Tantalus - a spirit stand in which the decanters remain in sight but are secured by a lock.

To date 5 lockable Tantalus have been commissioned. You will note from the picture (left) that there is some 'worm eaten' timber at the top of the smaller Tantalus - this was a deliberate feature within the design in accordance with the purchasers requirements who felt that it would add interest and character to his Tantalus. A real talking point to impress his friends when bringing out the after dinner drinks. The degradation is in fact the remains of gribble worm attack which took place when the timber from this famous shipwreck, was laying undisturbed in the murky depths of the Solent for more than two hundred years.

These two (left) are seen here in the cabinet makers workshop.

In early Victorian times, it was socially very important for the upper classes to show off the fact that they were indeed wealthy. During this period in history, cut glass items were very much in fashion and in particular decanters full of claret or port were there, not only for drinking, but for visitors to admire. The problem was that many of the wealthy households had servants such as a butler, kitchen staff housekeepers etc. When the master was away it was very tempting for house staff to help themselves to the odd drop from the decanter and top it up with water. In order to stop this happening the Tantalus was developed. These were fine pieces of attractive furniture that allowed the cut glass decanters to be shown off but stopped the servants getting at the content. In other words, in accordance with Greek mythology, the spirit in the decanter could be seen but not touched! Very 'tantalising'!

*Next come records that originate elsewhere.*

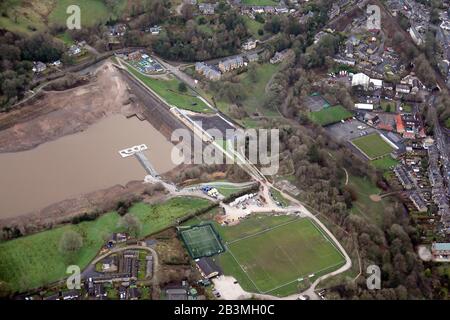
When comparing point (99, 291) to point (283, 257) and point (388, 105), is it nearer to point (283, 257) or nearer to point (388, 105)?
point (283, 257)

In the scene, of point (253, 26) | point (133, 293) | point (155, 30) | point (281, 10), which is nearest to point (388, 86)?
point (253, 26)

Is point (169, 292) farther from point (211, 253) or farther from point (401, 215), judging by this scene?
point (401, 215)

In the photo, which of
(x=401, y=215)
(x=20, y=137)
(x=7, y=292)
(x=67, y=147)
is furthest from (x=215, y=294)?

A slightly different design (right) to the ones above, was made by top cabinet maker, fine craftsman and good friend John Burchett.

Above & Left

I commissioned a fine cabinet maker to craft this and was my own personal Tantalus, which took pride of place in my study for may years. The certificate of authentication is cleverly sealed behind glass underneath the base of the Tantalus. Before final sealing, the certificate is signed by me, John Broomhead, the first diver to visit the wreck. It was part of my collection until a gentleman fell in love with it and persuaded me to sell it to him. Unfortunatley, I do not have sufficient Invincible timber left to make myself another one.